Commenta in proposito l’assessore all’ambiente Chiara Borghi: “Dai dati emersi finora si evince che la situazione dell’aria a Castelnovo non presenta alcun problema. Il documento è molto dettagliato e preciso, e lo abbiamo anche messo a disposizione nella sezione ambiente del sito comunale (www.comune.castelnovo-nemonti.re.it)".

La relazione è stata redatta dal dottor Luca Torreggiani, referente Arpa per il monitoraggio della qualità dell’aria: “Il 5 giugno scorso – dice Torreggiani - è iniziata presso il vostro comune una rilevazione della qualità dell’aria attraverso l’utilizzo del laboratorio mobile, ubicato in via Sozzi presso la sede scolastica: la campagna terminerà all’inizio di settembre. Ad essa seguirà una seconda campagna di monitoraggio nel periodo autunnale".

"Innanzitutto è necessario premettere - prosegue - che le differenze di qualità dell’aria fra montagna e pianura le si osserva nel periodo invernale, mentre nel periodo estivo non vi sono solitamente differenze significative fra le due quote. Infatti nel periodo invernale, quando la quota media dell’altezza di rimescolamento si abbassa notevolmente, in pianura si generano condizioni di accumulo degli inquinanti e incremento della formazione di particolato di origine secondaria; diversamente in quota, la qualità dell’aria rimane buona o comunque con valori di concentrazione di gran lunga inferiori".

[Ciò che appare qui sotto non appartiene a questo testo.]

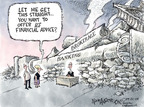 Cartoonist Nick Anderson  Nick Anderson's Editorial Cartoons 2008-09-21 finance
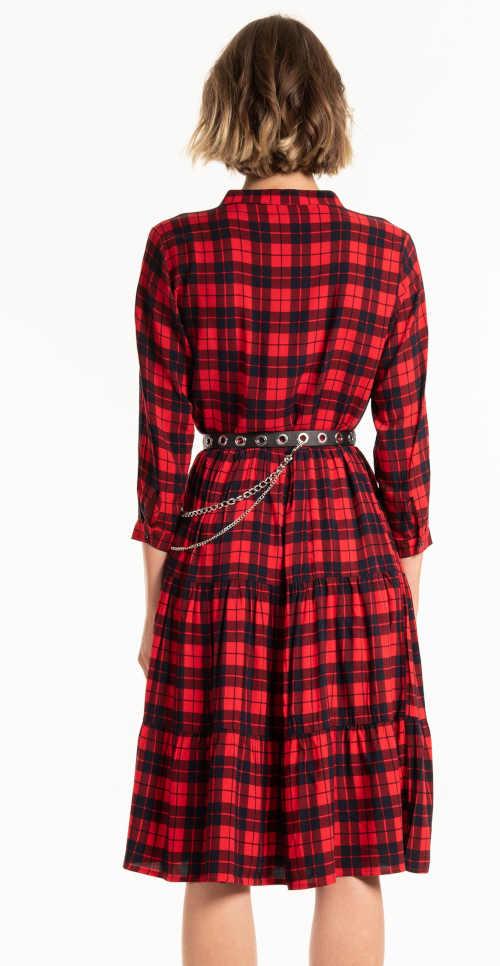 stylové kostkované šaty s knoflíkovou légou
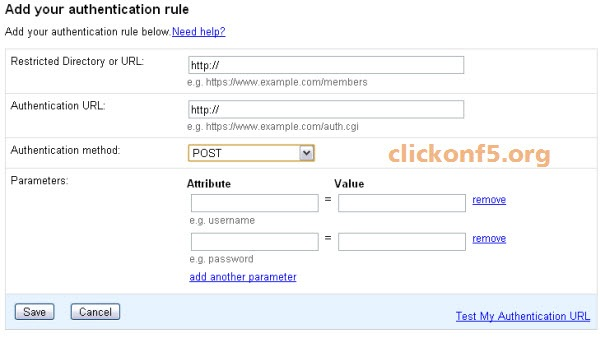 adsense-site-authentication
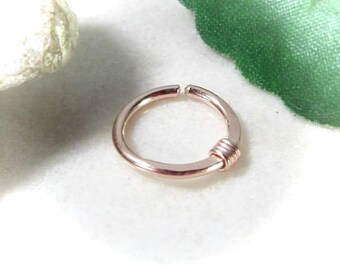Nose Rings Pink Gold with Pink Gold Wrap - Nose Ring, Septum Ring, Pink Gold Nose Ring, Rose Gold Nose Ring, Pink Gold Septum, Rose Septum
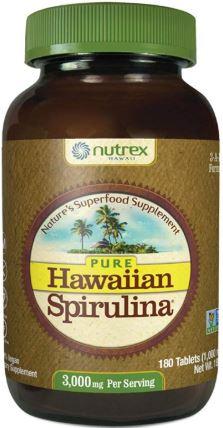 Pure Hawaiian Spirulina-image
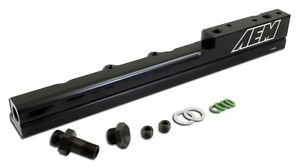 AEM Black Fuel Rail B16A2, B16A3 Honda Civic Si, Del Sol VTEC 25-103BK B16A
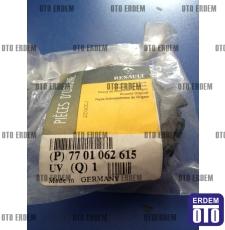 Megane 2 Yağmur Sensörü Jeli 7701062615 - 3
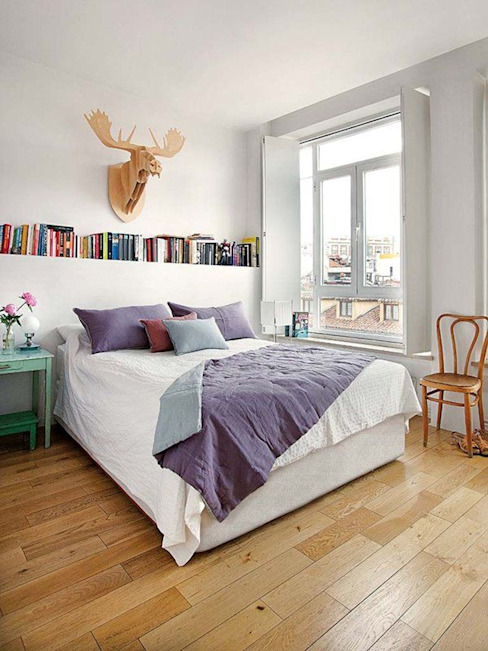 Chambre scandinave par nimú equipo de diseño Scandinave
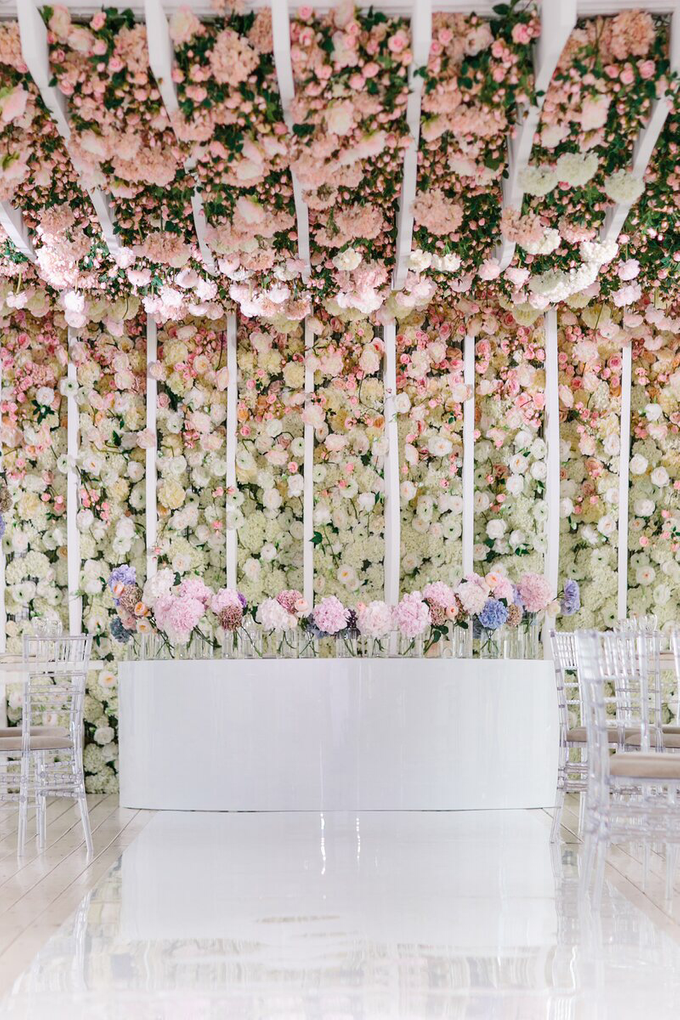 Romantic wedding by Maria German Decor by Maria German decor - 003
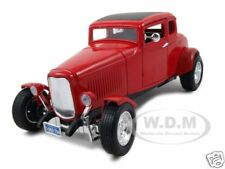1932 FORD COUPE RED 1:18 DIECAST MODEL CAR BY MOTORMAX 73171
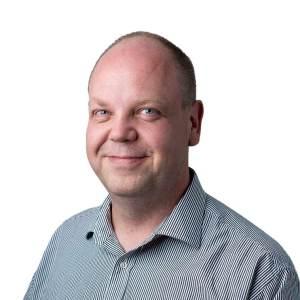 Janne Hansen
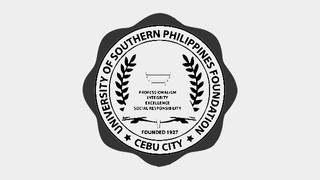 University of Southern Philippines Foundation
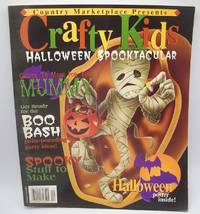 image of Country Marketplace Presents Crafty Kids Halloween Spooktacular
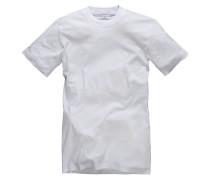 Herren T-Shirt Natural Comfort Gr. 567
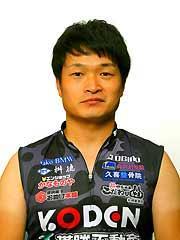 武笠 貴太選手の顔写真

"Premesso ciò sono a riportare qualche dato rilevato relativo alla campagna in corso. Per quel che riguarda le PM10 non si è verificato nessun superamento del valore limite giornaliero e la media sull’intero periodo è di 16 μg/m3; l’andamento è sincrono con le concentrazioni rilevate in pianura. Per quel che riguarda il biossido di azoto si rilevano concentrazioni massime orarie sempre inferiori ai 40 μg/m3, tranne in due sole giornate ove si sono raggiunti i 60 μg/m3, rispetto ad un valore limite che è di 200 μg/m3. La concentrazione media giornaliera è sempre inferiore ai 20 μg/m3".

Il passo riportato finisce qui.